La réponse est diversement appréciée par les acteurs. Ils conviennent tous sur la nécessité de renforcer les moyens de conservation, de l’utilisation des semences certifiées et de l’amélioration de la qualité des semences locales. Le secrétaire général des revendeurs d’intrants agricoles de Bamako est assis à son magasin de vente de semences et de produits phytosanitaires. Ousmane Sylla vend les variétés Sogeba et Green Seeds. Interrogé, il précise : «Les gombos longs et courts sont actuellement prisés par les producteurs.» D’autres variétés de semences comme les oignons, les carottes, les gombos, les aubergines, les betteraves et les papayes le sont également recherchées, selon le commerçant.

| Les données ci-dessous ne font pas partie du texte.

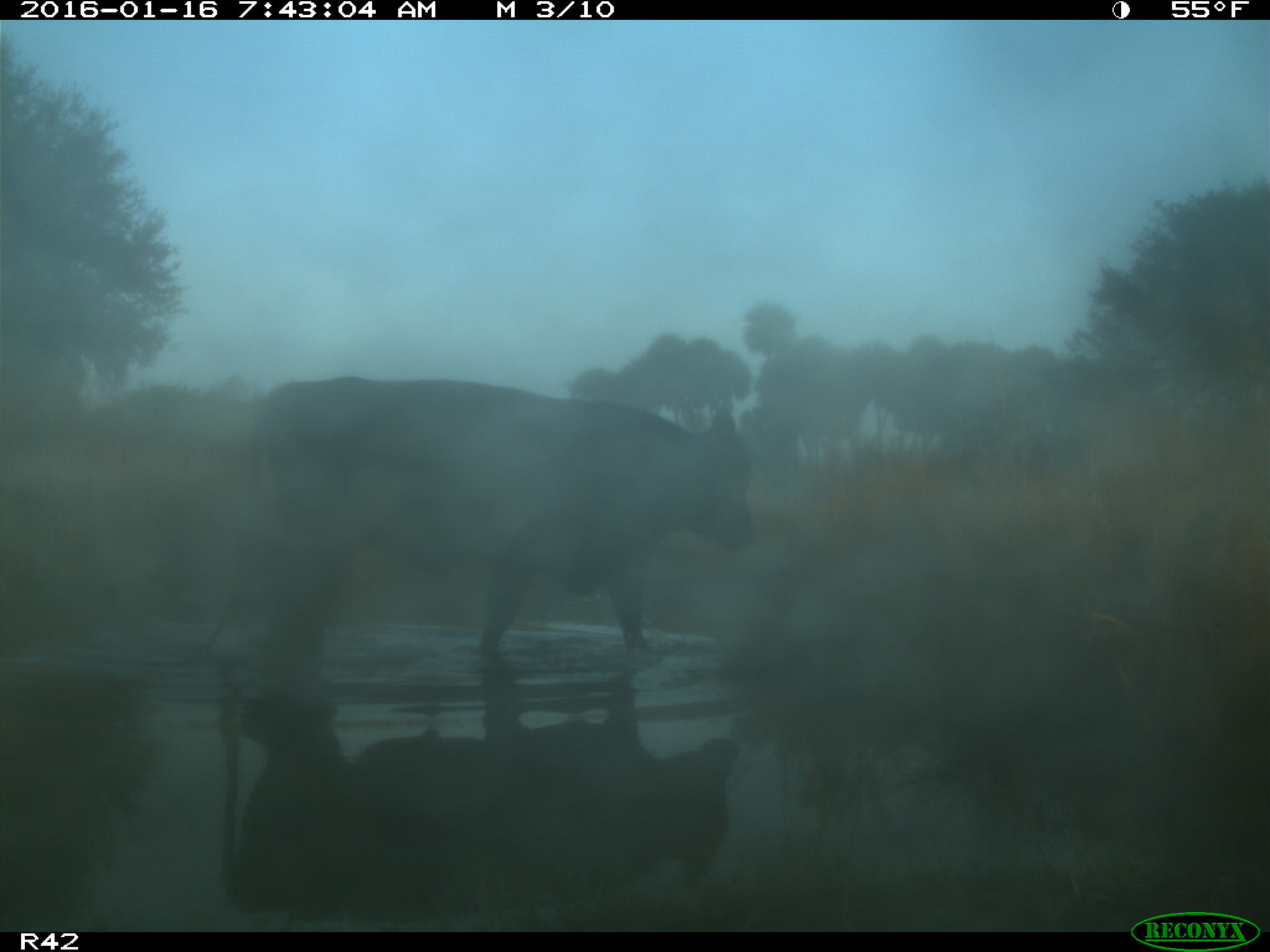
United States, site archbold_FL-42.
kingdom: Animalia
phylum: Chordata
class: Mammalia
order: Artiodactyla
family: Bovidae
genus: Bos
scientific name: Bos taurus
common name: domestic cow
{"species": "Bos taurus (domestic cow)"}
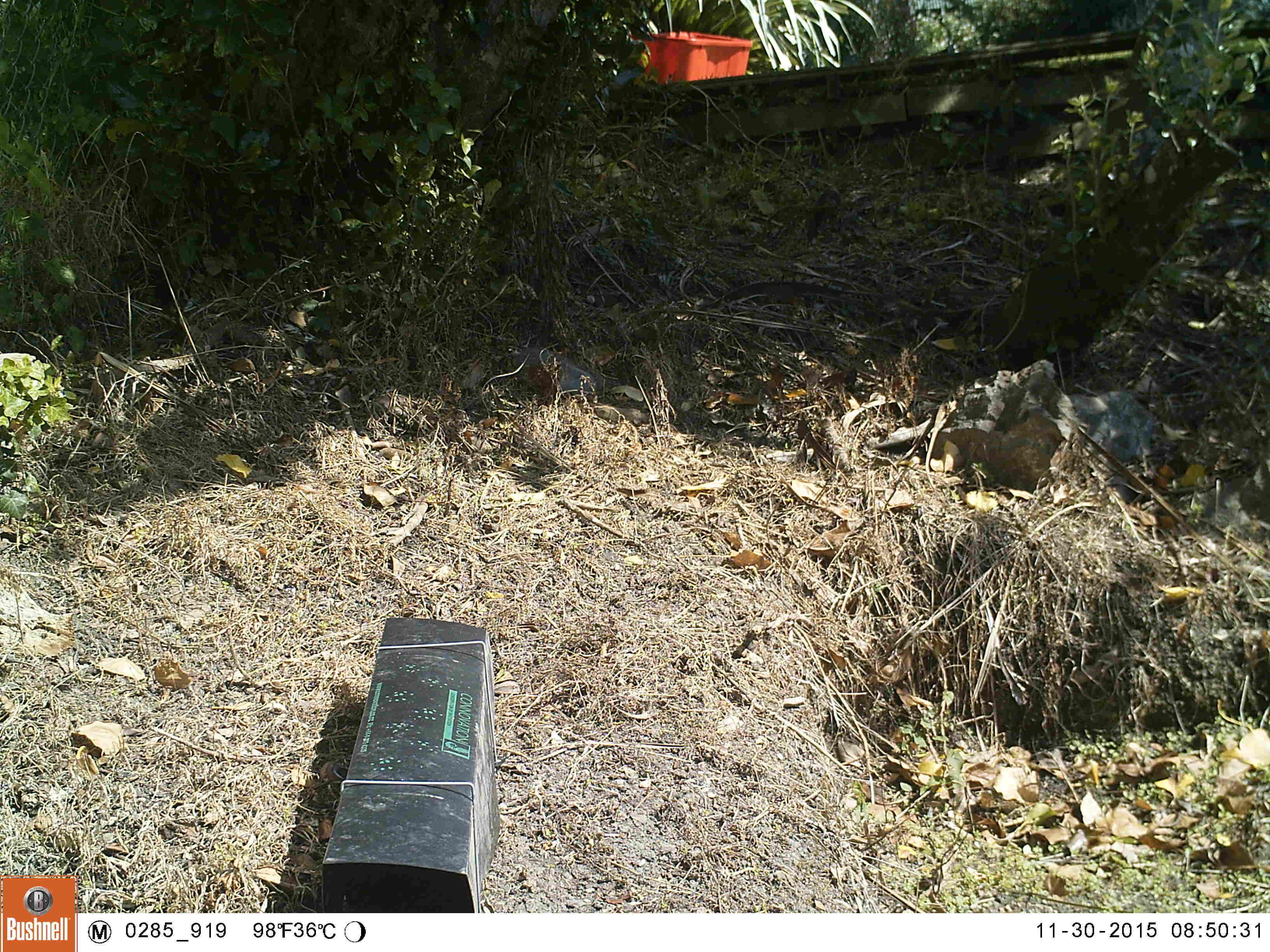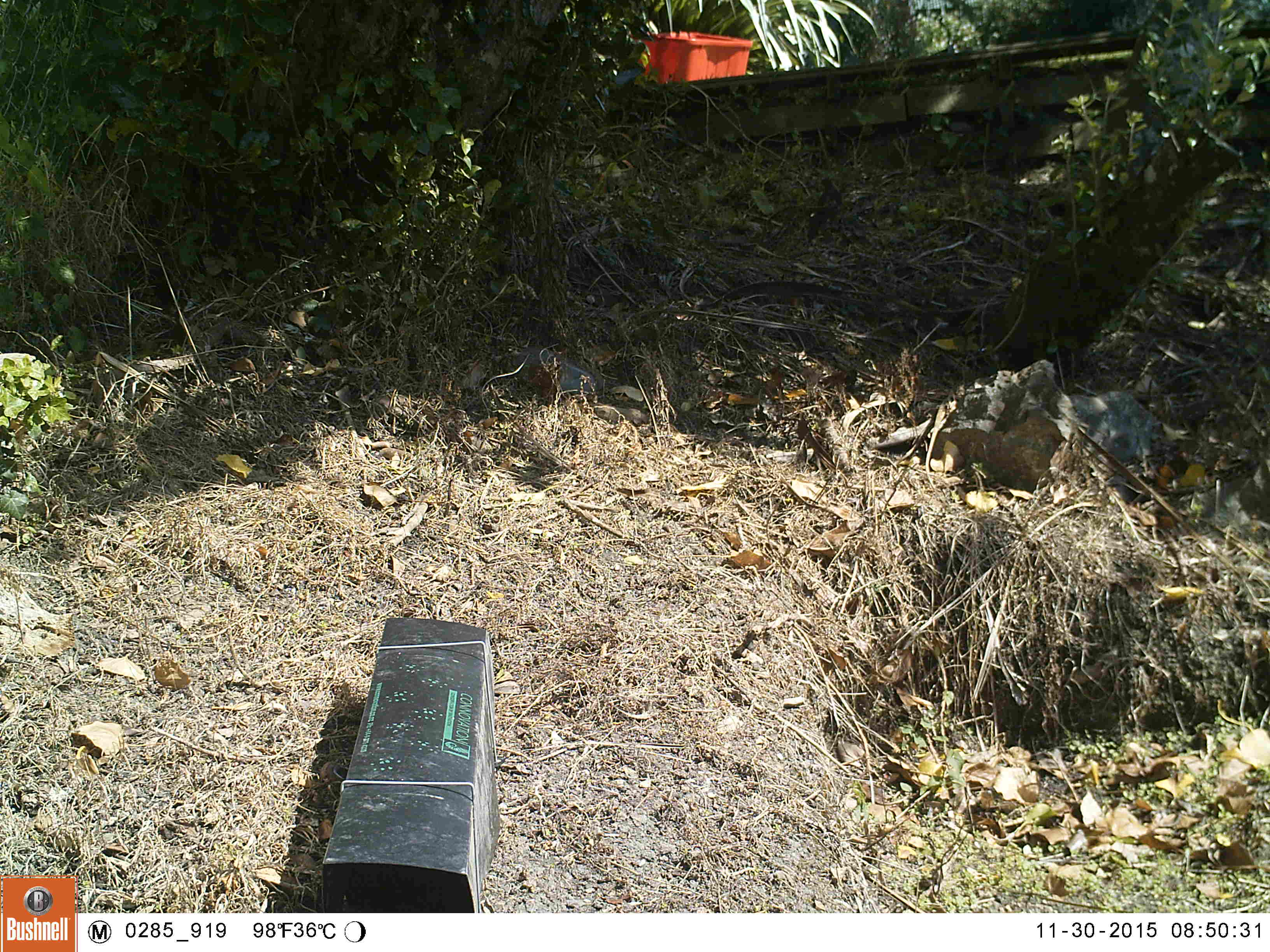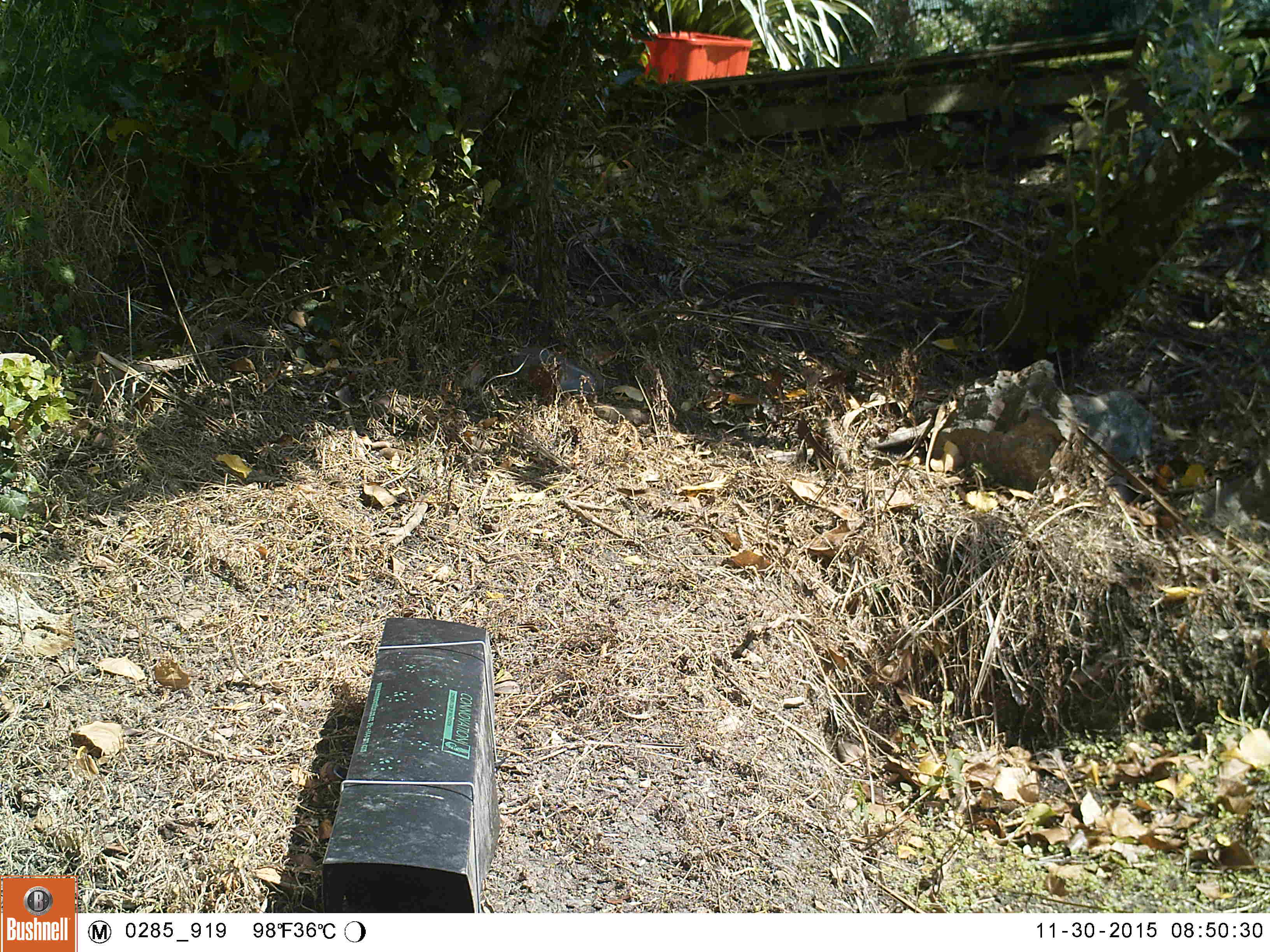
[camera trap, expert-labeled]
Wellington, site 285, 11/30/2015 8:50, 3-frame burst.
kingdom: Animalia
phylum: Chordata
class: Aves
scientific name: Aves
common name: bird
Bird (Aves).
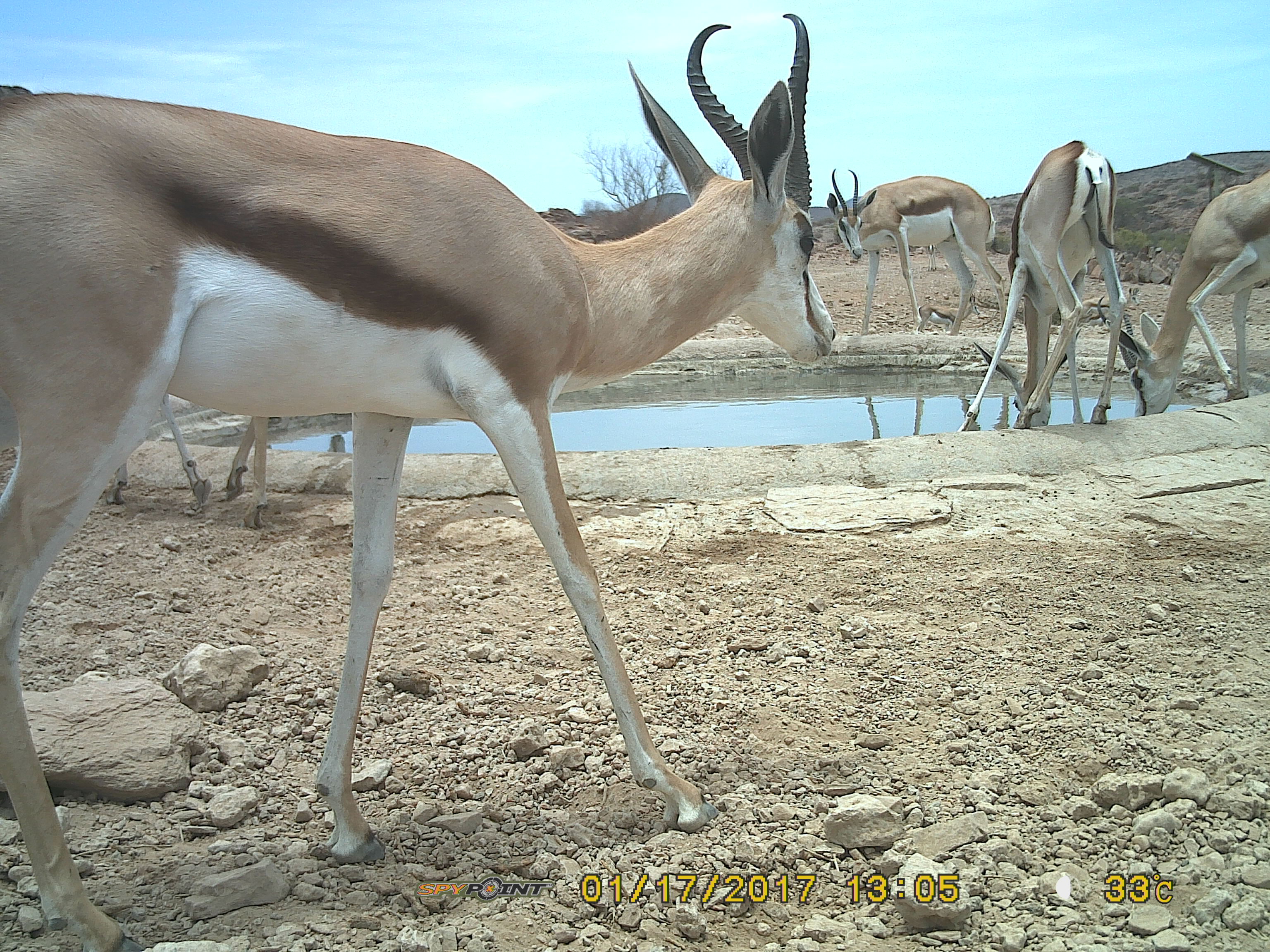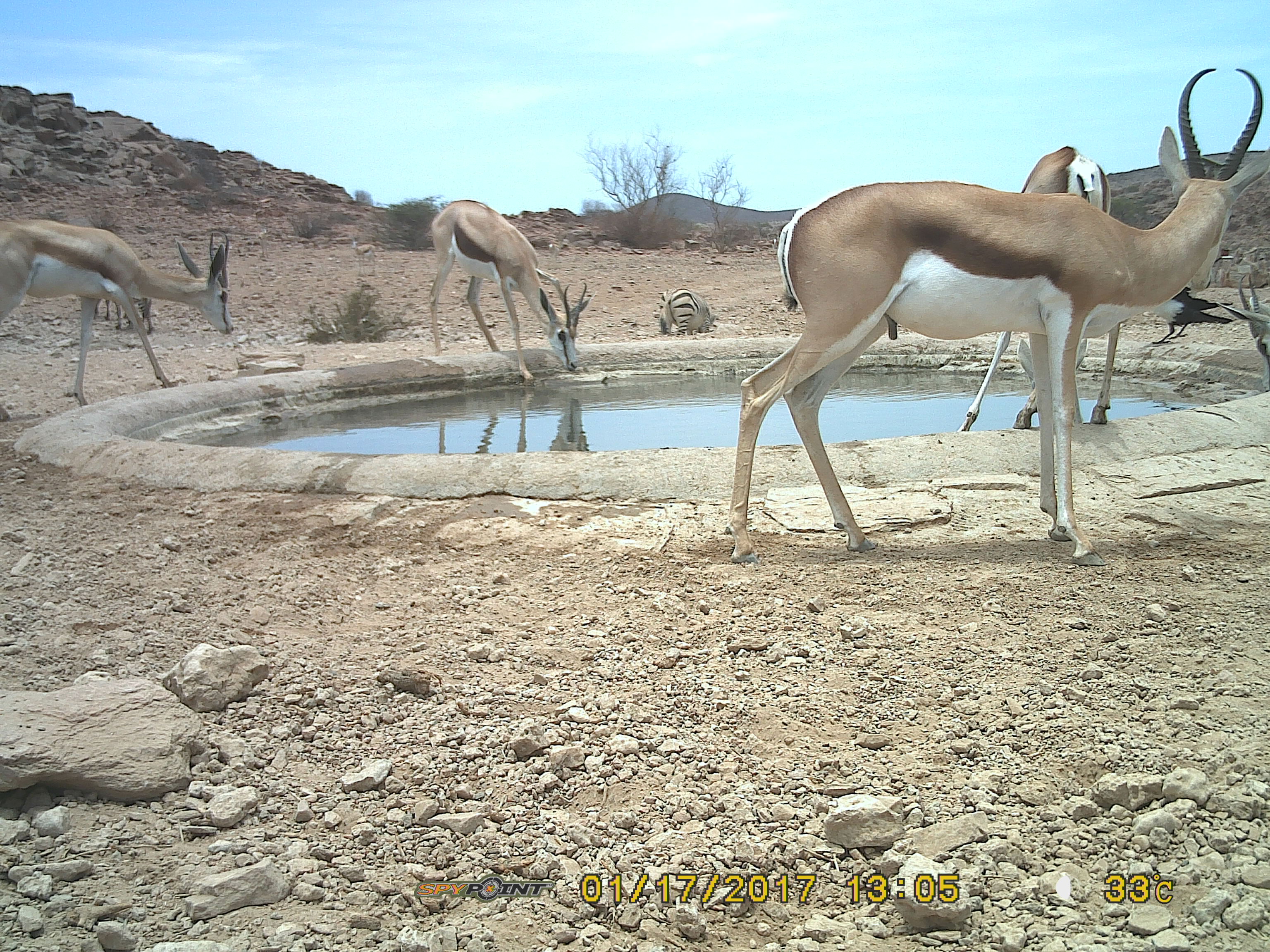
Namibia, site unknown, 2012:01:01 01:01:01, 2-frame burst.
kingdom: Animalia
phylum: Chordata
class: Mammalia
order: Artiodactyla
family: Bovidae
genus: Antidorcas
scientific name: Antidorcas marsupialis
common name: springbok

Toutefois, le choix de la variété dépend des localités. Les jardiniers de Baguinéda achètent les différentes variétés de tomates en cette période de maraîchage. Les clients de Bamako préfèrent les semences de carottes, de salade et de piment, relève Ousmane Sylla, précisant que les semences importées (hybrides ou non) sont très prisées, toutes variétés confondues. «Les semences importées sont chères comparées aux locales. Cela s’explique par la mise en bouteille et la bonne conservation. Elles ont un taux de germination de près de 80%. Elles sont garanties et certifiées par le laboratoire de semences. En cas de problème de germination, leurs représentants sont localisés. Nous avons la possibilité de faire retourner les produits et nous faire rembourser», explique Ousmane Sylla.
Quant aux semences locales, elles sont généralement conservées dans des sachets et sont moins garanties. «Auparavant, les clients se plaignaient des variétés locales des semences de céleris», rappelle-t-il, confirmant que la mauvaise conservation des semences peut jouer sur le taux de germination. Il est, selon lui, souvent difficile d’avoir une fiche technique avec les producteurs locaux de semences indiquant les informations nécessaires sur le produit. Le responsable semences à Mali Protection de la Culture (MPC), spécialisée dans la commercialisation des semences et des produits phytosanitaires, abonde dans le même sens. Mamadou Diarra explique que la semence est une matière vivante. Elle doit être stockée en dessous de 10° degrés pour pouvoir atteindre le taux de germination souhaité.
En la matière, il existe deux types de semences : ordinaires et hybrides. Le premier, dont le rendement est faible, est utilisé par la majorité de nos jardiniers. Le second donne des résultats satisfaisants, mais il coûte un peu cher, souligne le spécialiste. «À notre niveau, il n’y a pas de plainte puisque les producteurs avertis connaissent les différents types de semences. Les producteurs doivent s’informer auprès des structures agréées sur les types de semences maraîchères et céréalières, avant de les acheter», invite-t-il. Déplorant le fait que les producteurs achètent des semences sur lesquelles ils n’ont aucune information en matière de rendement et dont ils ignorent l’itinéraire technique, il précise que le choix de la semence se fait par exemple en fonction du type de sol où elle sera semée.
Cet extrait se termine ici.